He resisted discounting his smokes and called on an attitude honed from running a first-class restaurant: Be picky in the face of tough times. He also was able to subsidize the cigar segment of his business with his core business, and always had strong sales in the Bahamas, both in his restaurant and in the Atlantis Hotel.
"We had pretty good faith," he says. "A lot of cigars on the market were pure garbage. So I said, 'Soon these fellows are going to disappear.' "
Despite the high prices, Graycliffs are still selling in the U.S., and last year about 1.2 million cigars from the Bahamas were sent to the United States. Garzaroli, who is now 60, also sells in Italy, Switzerland, Russia and other international markets. "It's not that we have a million dollar buyer, but we have a lot of very good persons that put them in the hands of the right people," he says. "Now the cigar company is almost even with the restaurant sales."

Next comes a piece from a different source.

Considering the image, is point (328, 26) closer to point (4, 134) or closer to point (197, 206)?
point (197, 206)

Oliva Cigar Co. seems poised to step up into the ranks of the more established cigarmakers. The company has been making cigars for only 10 years, but the family (which is not related to Tampa's Olivas, who grow and broker tobacco leaf) has been growing tobacco for decades.
The Oliva Cigar Co. began modestly, with Gilberto Oliva Sr. making cigars inside one of the Honduran cigar factories owned by Nestor Plasencia. He debuted the Gilberto Oliva brand in 1995. It was made with a typical blend of the boom years: Dominican and Nicaraguan fillers, Dominican binder and Connecticut-seed wrapper grown in Ecuador. A year later, the family opened its first Nicaraguan factory, and shortened its brand name to Oliva.
The cigars didn't catch fire in the 1990s, and Oliva soon found itself making a little-known brand in the midst of an industry-wide cigar shakeout. With money scarce and the family unwilling to go into debt, the Olivas turned to Gilberto Sr.'s stocks of Nicaraguan tobacco.
"My father, as a grower, had a good amount of tobacco aging," says Jose Oliva, vice president of the company. "For one-and-a-half years, he carried us with his inventory of tobacco."
The Olivas were forced to make Nicaraguan puros, which improved the product. Impressed by the change, the family "never again" imported filler tobacco. It still imports some wrapper leaf, which is sometimes used as binder.